あれこれ考えるうちに、上司の側で、「まあ、どうしても辞めるというなら仕方がないか」という覚悟が決まることが多い。憂鬱な週末を過ごす上司は少々気の毒だが、2日間で心の整理が進んでいるはずだ。辞める側としては、月曜日に晴れやかな表情で「やっぱり辞めます!」と言うといい。

 なお、自分の直属の上司を飛び越えて、上司の上司、あるいは人事部などに先に退職の意思を伝えるのは、よほどの場合を除いてやめた方がいい。直属の上司の顔をつぶす行為は、多くの場合やり過ぎだし、余計だ。引き継ぎ等がスムーズにいかなくなる可能性もある。

退職をするときに
「持ち出せるもの、持ち出せないもの」

 1990年代くらいまでの、情報が紙ベースで管理されていた時代には、転職が決まっているがまだ退職の意思を告げていない社員が、遅くまで残業して名刺のファイルや顧客リストなどを密かにコピーする姿が見られることがあった。特に営業マンの場合は、名刺ファイルが「命の次に大事な飯の種」的な重要性を帯びることがあったが、外資系企業の一部では、個人の名刺ファイルであっても「それは業務上、手に入れたものなので会社の財産だ」という扱いをされることがあった。

 上司の部屋で退職の意志を告げると、その場でIDカードを没収されて自席に戻ることを許されず、荷物は会社側が整理して後日宅配便で届く、というようなギスギスした会社もある。

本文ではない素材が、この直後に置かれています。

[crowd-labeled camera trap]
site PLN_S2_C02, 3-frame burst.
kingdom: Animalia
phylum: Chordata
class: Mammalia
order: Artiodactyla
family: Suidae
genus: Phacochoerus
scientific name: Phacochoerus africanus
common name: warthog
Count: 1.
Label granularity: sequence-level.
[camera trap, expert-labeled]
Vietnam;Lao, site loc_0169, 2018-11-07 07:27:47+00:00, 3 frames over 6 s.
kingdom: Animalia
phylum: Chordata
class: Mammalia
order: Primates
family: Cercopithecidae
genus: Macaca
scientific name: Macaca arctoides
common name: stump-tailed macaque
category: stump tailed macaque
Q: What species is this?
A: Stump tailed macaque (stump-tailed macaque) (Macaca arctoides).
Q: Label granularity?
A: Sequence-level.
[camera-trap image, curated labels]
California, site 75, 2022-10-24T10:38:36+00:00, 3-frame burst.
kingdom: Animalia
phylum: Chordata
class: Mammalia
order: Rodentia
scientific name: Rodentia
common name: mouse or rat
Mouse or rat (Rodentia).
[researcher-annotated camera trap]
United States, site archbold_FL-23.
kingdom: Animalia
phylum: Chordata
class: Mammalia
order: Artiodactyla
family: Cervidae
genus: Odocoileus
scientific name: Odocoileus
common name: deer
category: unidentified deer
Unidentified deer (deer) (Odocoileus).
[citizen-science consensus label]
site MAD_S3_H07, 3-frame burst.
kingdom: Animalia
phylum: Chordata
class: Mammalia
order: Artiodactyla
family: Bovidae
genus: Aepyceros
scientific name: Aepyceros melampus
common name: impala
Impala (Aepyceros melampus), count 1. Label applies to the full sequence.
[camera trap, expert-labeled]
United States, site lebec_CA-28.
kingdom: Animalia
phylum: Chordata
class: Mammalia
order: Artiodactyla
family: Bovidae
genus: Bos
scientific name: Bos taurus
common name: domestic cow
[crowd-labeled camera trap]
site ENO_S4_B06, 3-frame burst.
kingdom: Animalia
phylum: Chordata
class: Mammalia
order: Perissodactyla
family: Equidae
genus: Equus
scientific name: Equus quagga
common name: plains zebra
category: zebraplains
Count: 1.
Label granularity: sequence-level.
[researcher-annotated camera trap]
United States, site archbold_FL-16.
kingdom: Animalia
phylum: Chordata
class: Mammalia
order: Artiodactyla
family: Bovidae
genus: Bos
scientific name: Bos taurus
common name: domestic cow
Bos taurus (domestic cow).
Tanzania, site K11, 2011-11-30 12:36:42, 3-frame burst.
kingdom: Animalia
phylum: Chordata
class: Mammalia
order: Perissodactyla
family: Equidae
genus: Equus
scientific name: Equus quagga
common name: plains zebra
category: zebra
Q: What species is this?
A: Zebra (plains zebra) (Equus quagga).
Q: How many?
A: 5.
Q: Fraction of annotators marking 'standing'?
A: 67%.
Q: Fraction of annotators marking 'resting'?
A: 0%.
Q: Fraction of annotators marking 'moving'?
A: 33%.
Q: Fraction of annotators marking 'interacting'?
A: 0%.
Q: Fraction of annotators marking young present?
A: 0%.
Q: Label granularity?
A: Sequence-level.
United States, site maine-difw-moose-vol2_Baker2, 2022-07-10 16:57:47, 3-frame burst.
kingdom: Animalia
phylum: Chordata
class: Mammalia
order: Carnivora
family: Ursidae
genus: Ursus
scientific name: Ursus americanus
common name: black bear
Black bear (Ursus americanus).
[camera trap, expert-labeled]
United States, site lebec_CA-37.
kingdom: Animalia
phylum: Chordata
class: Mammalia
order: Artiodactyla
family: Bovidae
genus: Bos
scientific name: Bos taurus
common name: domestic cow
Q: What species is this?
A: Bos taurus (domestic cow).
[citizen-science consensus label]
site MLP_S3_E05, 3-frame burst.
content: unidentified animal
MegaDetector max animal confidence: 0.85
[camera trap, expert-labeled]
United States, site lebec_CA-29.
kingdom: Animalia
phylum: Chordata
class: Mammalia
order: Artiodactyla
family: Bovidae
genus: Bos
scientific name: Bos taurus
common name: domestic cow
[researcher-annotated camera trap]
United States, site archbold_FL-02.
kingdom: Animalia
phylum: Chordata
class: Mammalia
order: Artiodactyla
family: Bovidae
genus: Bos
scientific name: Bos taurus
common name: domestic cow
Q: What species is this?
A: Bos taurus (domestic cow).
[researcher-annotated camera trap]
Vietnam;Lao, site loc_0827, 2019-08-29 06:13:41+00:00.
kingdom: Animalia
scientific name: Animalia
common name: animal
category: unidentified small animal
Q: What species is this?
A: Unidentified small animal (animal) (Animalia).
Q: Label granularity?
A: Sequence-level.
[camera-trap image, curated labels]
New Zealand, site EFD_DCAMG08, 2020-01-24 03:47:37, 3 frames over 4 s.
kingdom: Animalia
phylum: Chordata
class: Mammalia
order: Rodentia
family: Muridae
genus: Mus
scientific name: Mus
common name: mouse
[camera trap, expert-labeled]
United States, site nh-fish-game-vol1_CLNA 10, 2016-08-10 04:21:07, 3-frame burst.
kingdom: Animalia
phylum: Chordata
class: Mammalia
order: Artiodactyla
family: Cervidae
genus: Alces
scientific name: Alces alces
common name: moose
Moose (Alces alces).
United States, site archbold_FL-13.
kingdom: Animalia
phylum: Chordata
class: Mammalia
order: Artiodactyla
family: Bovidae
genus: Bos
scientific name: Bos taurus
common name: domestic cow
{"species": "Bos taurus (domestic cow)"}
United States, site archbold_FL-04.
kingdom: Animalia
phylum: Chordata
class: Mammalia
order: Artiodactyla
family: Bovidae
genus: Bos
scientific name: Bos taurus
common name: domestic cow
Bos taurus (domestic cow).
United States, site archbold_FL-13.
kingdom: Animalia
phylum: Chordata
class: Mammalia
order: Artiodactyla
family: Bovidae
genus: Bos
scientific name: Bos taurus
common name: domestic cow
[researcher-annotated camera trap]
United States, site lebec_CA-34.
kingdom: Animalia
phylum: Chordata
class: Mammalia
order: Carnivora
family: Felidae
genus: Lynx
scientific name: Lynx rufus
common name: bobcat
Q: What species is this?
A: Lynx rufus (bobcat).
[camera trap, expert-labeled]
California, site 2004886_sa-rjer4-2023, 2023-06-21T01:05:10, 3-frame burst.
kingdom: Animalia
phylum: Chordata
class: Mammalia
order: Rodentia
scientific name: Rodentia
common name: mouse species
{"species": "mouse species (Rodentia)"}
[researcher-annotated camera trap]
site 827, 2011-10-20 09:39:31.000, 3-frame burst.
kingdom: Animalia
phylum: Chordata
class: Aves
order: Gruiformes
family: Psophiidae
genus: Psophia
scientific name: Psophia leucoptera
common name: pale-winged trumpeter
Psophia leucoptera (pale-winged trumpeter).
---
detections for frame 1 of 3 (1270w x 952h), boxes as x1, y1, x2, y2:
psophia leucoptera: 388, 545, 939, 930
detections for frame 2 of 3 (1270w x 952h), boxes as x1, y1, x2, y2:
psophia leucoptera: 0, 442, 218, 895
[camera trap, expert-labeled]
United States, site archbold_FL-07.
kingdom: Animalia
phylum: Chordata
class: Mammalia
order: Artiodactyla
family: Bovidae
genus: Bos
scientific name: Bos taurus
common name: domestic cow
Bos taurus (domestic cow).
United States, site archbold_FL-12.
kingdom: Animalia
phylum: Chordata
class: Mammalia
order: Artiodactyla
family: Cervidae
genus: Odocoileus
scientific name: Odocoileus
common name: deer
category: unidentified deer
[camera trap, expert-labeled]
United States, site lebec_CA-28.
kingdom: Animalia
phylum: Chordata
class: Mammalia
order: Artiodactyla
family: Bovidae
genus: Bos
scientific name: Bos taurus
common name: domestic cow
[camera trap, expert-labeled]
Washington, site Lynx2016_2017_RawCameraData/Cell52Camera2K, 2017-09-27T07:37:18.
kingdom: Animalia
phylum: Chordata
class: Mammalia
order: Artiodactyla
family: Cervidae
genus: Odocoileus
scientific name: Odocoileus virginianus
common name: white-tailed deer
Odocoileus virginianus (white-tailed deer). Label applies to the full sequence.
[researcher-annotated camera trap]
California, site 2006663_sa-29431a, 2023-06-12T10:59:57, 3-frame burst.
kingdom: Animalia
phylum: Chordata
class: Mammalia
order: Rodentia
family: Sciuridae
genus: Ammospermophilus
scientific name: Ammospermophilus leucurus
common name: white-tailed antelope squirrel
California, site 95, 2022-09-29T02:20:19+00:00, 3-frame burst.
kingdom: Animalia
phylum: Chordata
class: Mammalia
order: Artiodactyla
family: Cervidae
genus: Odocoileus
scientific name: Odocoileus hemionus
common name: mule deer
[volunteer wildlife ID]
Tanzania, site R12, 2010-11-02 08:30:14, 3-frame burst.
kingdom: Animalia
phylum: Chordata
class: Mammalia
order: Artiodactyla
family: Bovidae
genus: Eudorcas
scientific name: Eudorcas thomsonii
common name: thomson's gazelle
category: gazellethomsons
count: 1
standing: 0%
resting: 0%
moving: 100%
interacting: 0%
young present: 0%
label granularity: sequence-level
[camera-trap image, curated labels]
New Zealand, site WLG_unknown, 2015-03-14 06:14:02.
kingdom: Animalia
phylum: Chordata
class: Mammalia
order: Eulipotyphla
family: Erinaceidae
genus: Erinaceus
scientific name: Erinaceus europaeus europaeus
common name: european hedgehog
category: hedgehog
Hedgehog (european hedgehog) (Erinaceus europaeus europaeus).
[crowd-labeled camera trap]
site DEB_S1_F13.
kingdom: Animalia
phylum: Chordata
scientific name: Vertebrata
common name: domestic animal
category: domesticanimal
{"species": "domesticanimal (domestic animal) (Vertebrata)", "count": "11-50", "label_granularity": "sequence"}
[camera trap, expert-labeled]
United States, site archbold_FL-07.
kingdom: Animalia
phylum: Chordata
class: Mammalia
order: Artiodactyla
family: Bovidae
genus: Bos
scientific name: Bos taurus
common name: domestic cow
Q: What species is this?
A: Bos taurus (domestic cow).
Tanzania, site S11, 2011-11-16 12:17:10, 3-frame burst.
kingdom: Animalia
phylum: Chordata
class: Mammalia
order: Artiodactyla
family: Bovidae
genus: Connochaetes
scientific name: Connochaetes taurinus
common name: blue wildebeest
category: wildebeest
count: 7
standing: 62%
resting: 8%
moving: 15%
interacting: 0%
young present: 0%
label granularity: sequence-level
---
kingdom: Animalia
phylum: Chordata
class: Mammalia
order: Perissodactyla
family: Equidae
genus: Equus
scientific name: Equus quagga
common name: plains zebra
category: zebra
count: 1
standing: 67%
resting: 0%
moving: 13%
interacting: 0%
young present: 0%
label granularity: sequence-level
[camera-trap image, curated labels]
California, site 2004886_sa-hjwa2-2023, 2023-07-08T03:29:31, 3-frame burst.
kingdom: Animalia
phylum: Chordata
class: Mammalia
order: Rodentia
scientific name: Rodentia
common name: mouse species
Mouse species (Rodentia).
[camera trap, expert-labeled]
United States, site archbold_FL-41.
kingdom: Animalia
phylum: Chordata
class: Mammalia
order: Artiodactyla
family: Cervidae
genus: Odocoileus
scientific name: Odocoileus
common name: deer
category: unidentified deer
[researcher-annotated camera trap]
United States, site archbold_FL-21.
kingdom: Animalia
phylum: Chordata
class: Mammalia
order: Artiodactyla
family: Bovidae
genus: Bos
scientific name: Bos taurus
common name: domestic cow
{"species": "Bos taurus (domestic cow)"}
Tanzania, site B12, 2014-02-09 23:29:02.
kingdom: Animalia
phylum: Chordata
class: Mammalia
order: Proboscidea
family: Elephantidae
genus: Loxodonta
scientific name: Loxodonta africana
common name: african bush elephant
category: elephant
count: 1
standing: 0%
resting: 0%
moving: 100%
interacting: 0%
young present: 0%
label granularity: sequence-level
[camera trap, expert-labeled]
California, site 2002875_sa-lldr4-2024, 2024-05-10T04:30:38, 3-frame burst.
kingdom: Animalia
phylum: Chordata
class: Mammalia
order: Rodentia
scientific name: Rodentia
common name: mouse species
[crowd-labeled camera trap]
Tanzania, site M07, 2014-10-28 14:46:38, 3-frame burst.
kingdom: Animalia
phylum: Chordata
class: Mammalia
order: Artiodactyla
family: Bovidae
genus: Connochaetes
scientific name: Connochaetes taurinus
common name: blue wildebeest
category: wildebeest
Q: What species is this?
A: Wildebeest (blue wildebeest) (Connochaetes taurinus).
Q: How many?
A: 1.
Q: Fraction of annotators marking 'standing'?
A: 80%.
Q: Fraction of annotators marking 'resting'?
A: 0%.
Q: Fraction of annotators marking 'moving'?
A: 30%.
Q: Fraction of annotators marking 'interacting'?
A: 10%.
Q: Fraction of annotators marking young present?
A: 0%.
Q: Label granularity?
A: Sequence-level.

 近年では、顧客や取引先のリストなどは会社のデータベースに入っているだろうが、重要なデータのダウンロードは追跡できるようになっていることが多い。また、紙のコピーのような場合でも監視カメラが作動している場合もあるので、退職直前のデータ持ち出しはやらない方がいいと申し上げておく。

 仕事上必要なデータや連絡先、自分の仕事のデータや書類(自分の「作品」的な書類や研究のデータ)などは日頃から手元に持っておくべきで、退職を決めてからごそごそ持ち出すべきではない。

 また、これまでの職場で使っていて便利だったマニュアルのようなものについても、持ち出しは我慢しよう。もちろんデータ持ち出しを疑われないことが大事だからなのだが、筆者の経験では、昔の会社の書類はあまり役に立たないことが多かった。「自分の頭の中に入っていて、いつでも使える知識のみが自分の実力なのだ」と割り切って、身軽に転職する方がいい。

 もちろん、ギスギスしていないフレンドリーな職場に勤めている場合は、周囲の協力を仰いで退職の準備をするといい。辞める側も単に仕事を引き継ぐだけでなく、同僚の相談に乗るなど大いに親切にして、残った日々を惜しむといい。

 なお、退職の前にオフィスの庶務を担当している人物や、親しい後輩などに親切にしておくと、退職後に届いた郵便物等を転送してくれたり、連絡してきた人に転職後の連絡先を伝えてくれたりする場合があるので、覚えておこう。